--- Textabschnitt ---
_ _ _

Draußen sein in der Natur. Für Hundebesitzer Alltag. Viele nutzen das „Draußen sein“, um gemeinsam mit dem Hund joggen zu gehen. Dabei läuft der Hund entweder frei oder er ist an der Leine. Eine besonders sportliche Variante des „Laufens mit Hund“ ist Canicross. Ein Sport, der viele Facetten hat und aus Mensch und Hund ein sportliches Team macht.
Canicross ist ein Kunstwort und setzt sich zusammen aus dem Wort Canis (lateinisch für Hund) und Cross, im Sport ein Begriff für „Gelände“ oder „Querfeldein“. Beim Canicross laufen Mensch und Hund nicht nur gemeinsam, beim Canicross zieht der Hund den Menschen. In seiner Reinform ist Canicross ein Sport, der dem Menschen einiges abverlangt. Der Laufstil verändert sich grundlegend und verlagert sich stark auf den Vorfuß, die Flugphase wird länger und die Sportler erreichen sehr viel höhere Geschwindigkeiten als ohne Hund.
Was brauche ich für Canicross?

_ _ _

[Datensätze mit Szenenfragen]
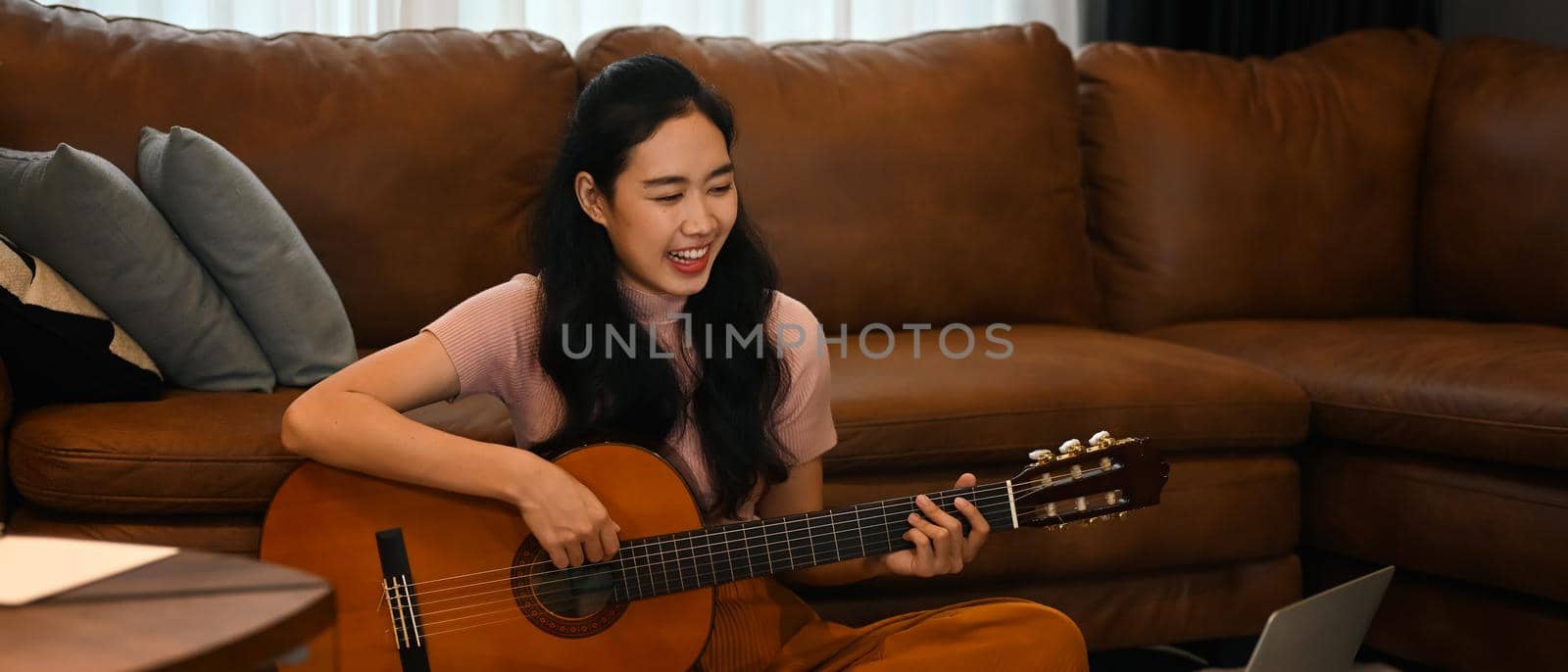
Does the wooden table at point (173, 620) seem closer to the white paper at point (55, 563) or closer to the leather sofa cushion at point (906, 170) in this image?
the white paper at point (55, 563)

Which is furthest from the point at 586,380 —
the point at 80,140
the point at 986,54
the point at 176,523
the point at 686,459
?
the point at 986,54

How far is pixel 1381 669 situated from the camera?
210cm

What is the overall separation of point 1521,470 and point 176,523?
181 centimetres

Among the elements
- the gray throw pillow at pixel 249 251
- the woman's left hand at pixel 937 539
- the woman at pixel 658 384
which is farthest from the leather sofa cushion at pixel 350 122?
the woman's left hand at pixel 937 539

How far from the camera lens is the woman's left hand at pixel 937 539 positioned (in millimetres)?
1434

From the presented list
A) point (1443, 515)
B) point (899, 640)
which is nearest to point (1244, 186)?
point (1443, 515)

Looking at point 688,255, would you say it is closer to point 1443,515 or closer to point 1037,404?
point 1037,404

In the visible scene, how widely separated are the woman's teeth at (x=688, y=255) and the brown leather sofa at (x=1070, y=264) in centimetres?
45

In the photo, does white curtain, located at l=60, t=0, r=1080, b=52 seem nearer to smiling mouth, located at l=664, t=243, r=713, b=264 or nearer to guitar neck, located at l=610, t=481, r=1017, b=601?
smiling mouth, located at l=664, t=243, r=713, b=264

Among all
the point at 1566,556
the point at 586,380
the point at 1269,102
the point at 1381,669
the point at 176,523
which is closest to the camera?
the point at 586,380

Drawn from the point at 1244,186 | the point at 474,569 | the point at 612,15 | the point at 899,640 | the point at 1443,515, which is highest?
the point at 612,15

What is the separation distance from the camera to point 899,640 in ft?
4.84

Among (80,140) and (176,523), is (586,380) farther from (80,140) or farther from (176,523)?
(80,140)

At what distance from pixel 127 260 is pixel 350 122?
21.4 inches
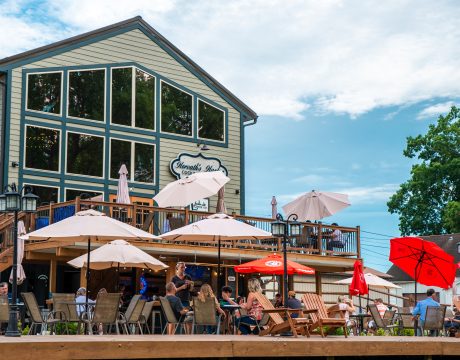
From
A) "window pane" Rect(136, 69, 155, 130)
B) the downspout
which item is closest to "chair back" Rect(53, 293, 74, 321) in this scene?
the downspout

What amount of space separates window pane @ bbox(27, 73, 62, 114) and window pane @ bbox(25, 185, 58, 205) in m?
2.30

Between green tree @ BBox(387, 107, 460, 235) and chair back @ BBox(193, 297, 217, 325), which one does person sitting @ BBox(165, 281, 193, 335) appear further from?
green tree @ BBox(387, 107, 460, 235)

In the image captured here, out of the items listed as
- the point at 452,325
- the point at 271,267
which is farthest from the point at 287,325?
the point at 271,267

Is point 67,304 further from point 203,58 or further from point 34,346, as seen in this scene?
point 203,58

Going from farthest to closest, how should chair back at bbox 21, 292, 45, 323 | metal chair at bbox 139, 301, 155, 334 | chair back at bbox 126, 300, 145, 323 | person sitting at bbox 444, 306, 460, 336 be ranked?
person sitting at bbox 444, 306, 460, 336
metal chair at bbox 139, 301, 155, 334
chair back at bbox 126, 300, 145, 323
chair back at bbox 21, 292, 45, 323

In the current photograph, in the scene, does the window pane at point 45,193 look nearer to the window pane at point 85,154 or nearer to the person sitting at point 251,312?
the window pane at point 85,154

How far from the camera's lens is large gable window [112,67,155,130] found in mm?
26172

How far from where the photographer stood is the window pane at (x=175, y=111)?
27.2m

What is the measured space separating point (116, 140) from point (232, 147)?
4386 mm

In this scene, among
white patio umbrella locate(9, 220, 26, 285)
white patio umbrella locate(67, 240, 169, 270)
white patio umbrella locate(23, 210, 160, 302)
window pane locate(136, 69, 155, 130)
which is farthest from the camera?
window pane locate(136, 69, 155, 130)

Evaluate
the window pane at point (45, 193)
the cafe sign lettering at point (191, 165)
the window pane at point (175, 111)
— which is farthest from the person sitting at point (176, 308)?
the window pane at point (175, 111)

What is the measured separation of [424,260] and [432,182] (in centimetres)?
2460

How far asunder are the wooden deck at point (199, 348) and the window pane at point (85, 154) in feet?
51.1

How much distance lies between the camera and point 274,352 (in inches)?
378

_ _ _

--- Aufgabe ---
Schreib den Text über Canicross Wort für Wort vollständig ab. Die Datensätze kommen aus einer anderen Quelle.

--- Antwort ---
Draußen sein in der Natur. Für Hundebesitzer Alltag. Viele nutzen das „Draußen sein“, um gemeinsam mit dem Hund joggen zu gehen. Dabei läuft der Hund entweder frei oder er ist an der Leine. Eine besonders sportliche Variante des „Laufens mit Hund“ ist Canicross. Ein Sport, der viele Facetten hat und aus Mensch und Hund ein sportliches Team macht.
Canicross ist ein Kunstwort und setzt sich zusammen aus dem Wort Canis (lateinisch für Hund) und Cross, im Sport ein Begriff für „Gelände“ oder „Querfeldein“. Beim Canicross laufen Mensch und Hund nicht nur gemeinsam, beim Canicross zieht der Hund den Menschen. In seiner Reinform ist Canicross ein Sport, der dem Menschen einiges abverlangt. Der Laufstil verändert sich grundlegend und verlagert sich stark auf den Vorfuß, die Flugphase wird länger und die Sportler erreichen sehr viel höhere Geschwindigkeiten als ohne Hund.
Was brauche ich für Canicross?